**Directions for this task:** Although the records include pictures, print only the rest, exactly as written.
____ Source information
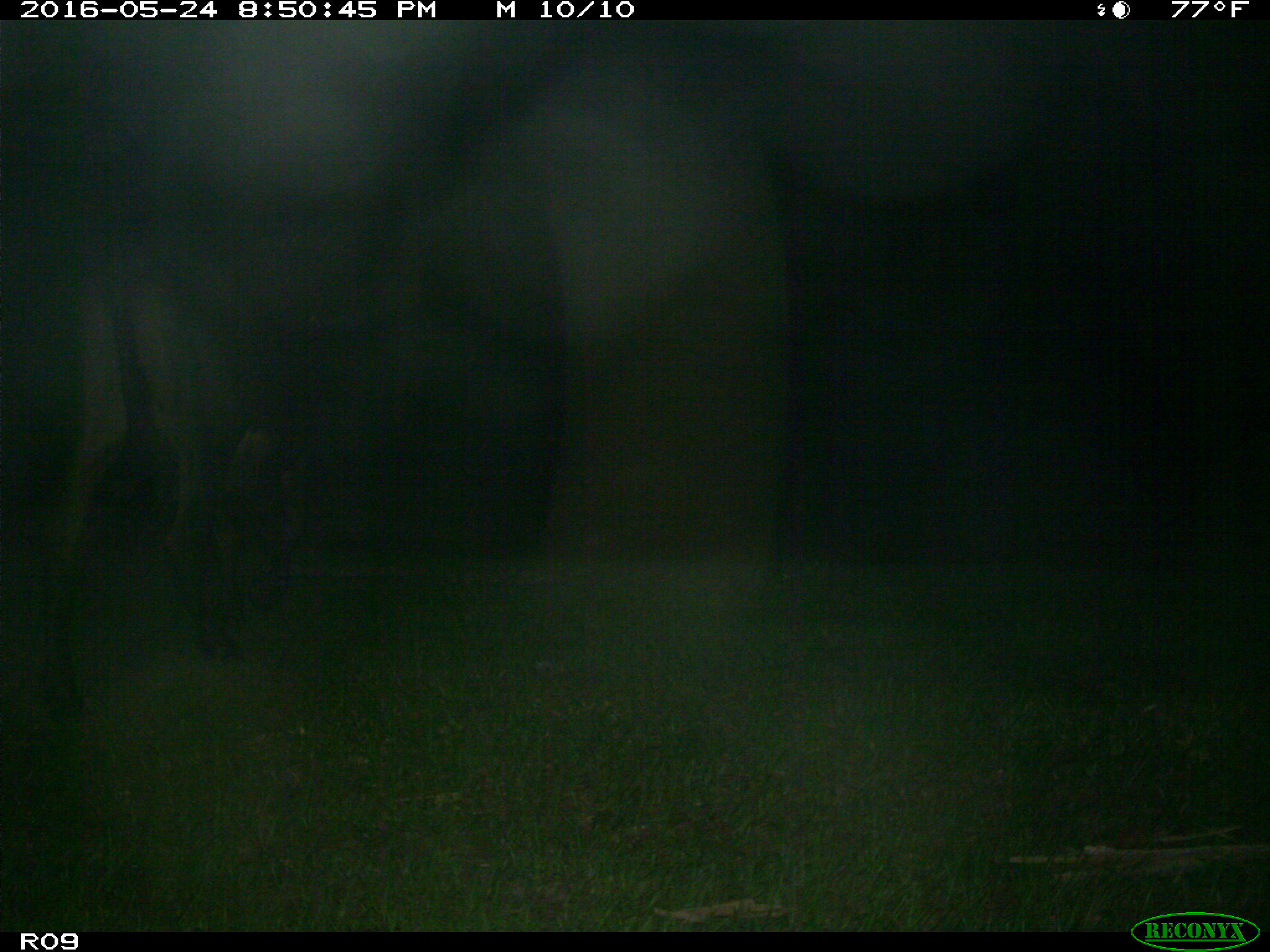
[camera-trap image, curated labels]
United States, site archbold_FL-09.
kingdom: Animalia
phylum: Chordata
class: Mammalia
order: Artiodactyla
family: Bovidae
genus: Bos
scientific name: Bos taurus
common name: domestic cow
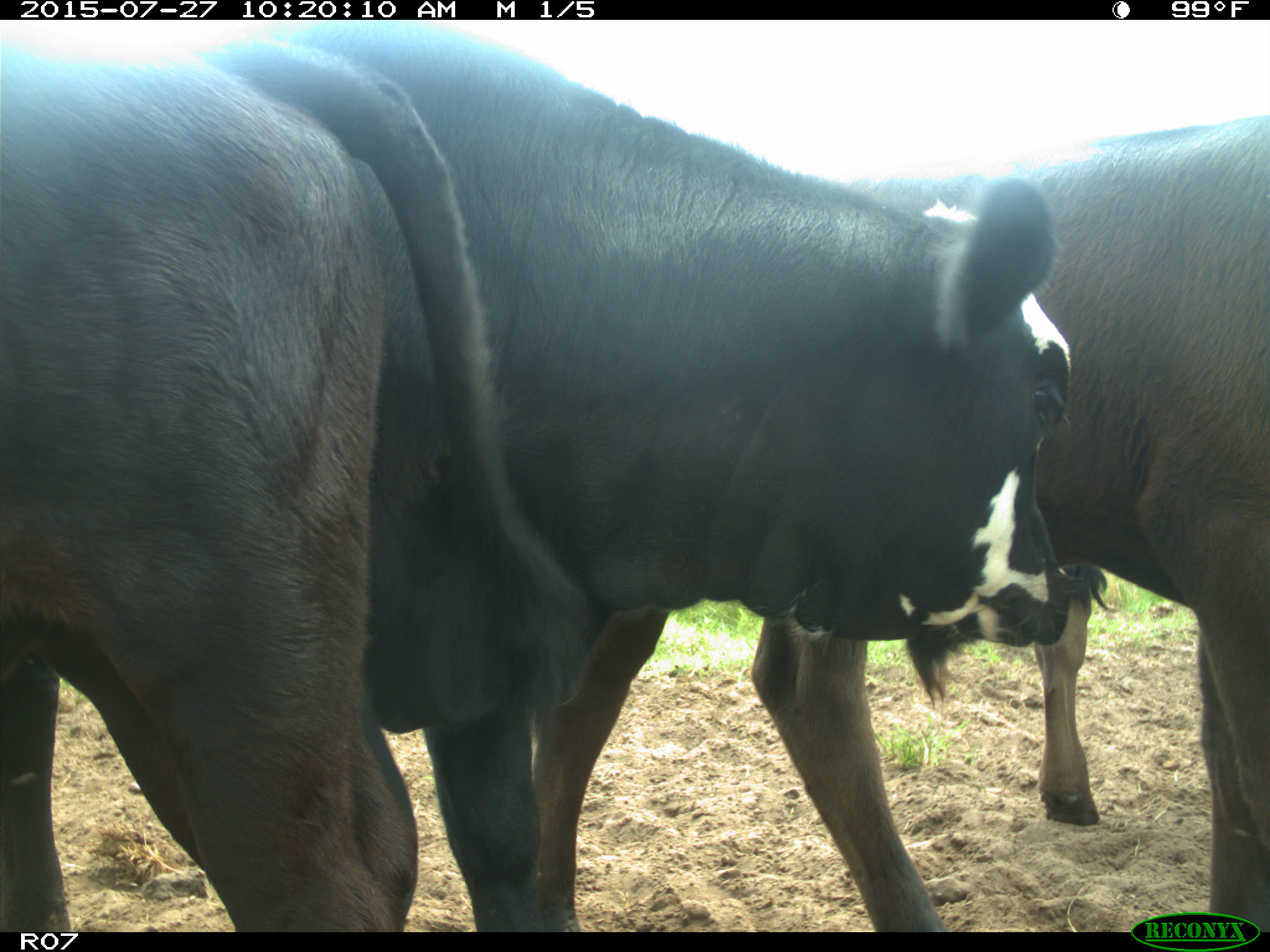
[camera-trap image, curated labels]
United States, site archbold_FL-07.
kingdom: Animalia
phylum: Chordata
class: Mammalia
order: Artiodactyla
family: Bovidae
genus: Bos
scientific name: Bos taurus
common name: domestic cow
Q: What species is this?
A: Bos taurus (domestic cow).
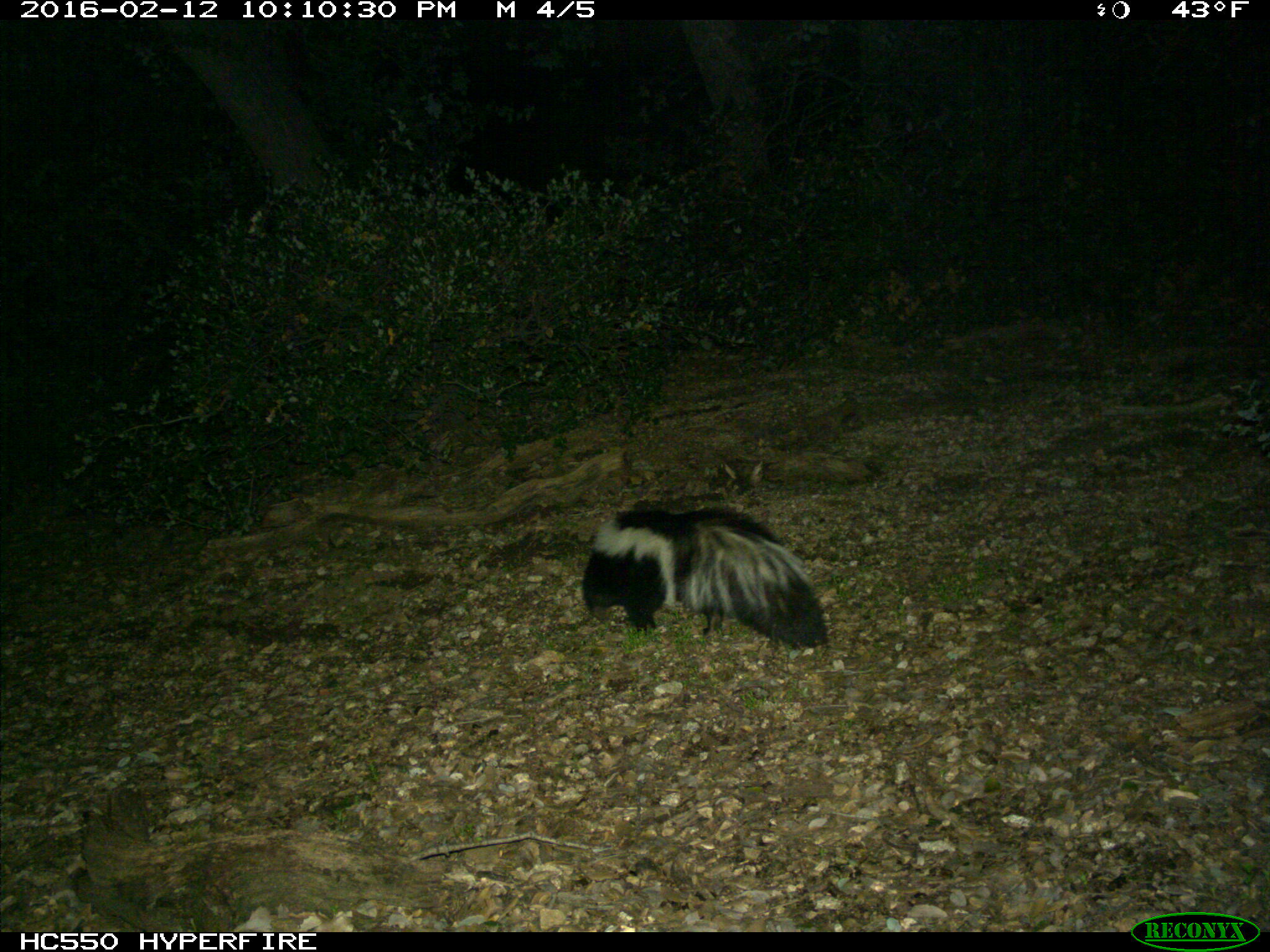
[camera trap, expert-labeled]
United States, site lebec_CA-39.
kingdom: Animalia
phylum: Chordata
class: Mammalia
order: Carnivora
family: Mephitidae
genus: Mephitis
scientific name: Mephitis mephitis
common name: striped skunk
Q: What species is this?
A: Mephitis mephitis (striped skunk).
________
**Written answer:**
[camera-trap image, curated labels]
United States, site archbold_FL-09.
kingdom: Animalia
phylum: Chordata
class: Mammalia
order: Artiodactyla
family: Bovidae
genus: Bos
scientific name: Bos taurus
common name: domestic cow
[camera-trap image, curated labels]
United States, site archbold_FL-07.
kingdom: Animalia
phylum: Chordata
class: Mammalia
order: Artiodactyla
family: Bovidae
genus: Bos
scientific name: Bos taurus
common name: domestic cow
Q: What species is this?
A: Bos taurus (domestic cow).
[camera trap, expert-labeled]
United States, site lebec_CA-39.
kingdom: Animalia
phylum: Chordata
class: Mammalia
order: Carnivora
family: Mephitidae
genus: Mephitis
scientific name: Mephitis mephitis
common name: striped skunk
Q: What species is this?
A: Mephitis mephitis (striped skunk).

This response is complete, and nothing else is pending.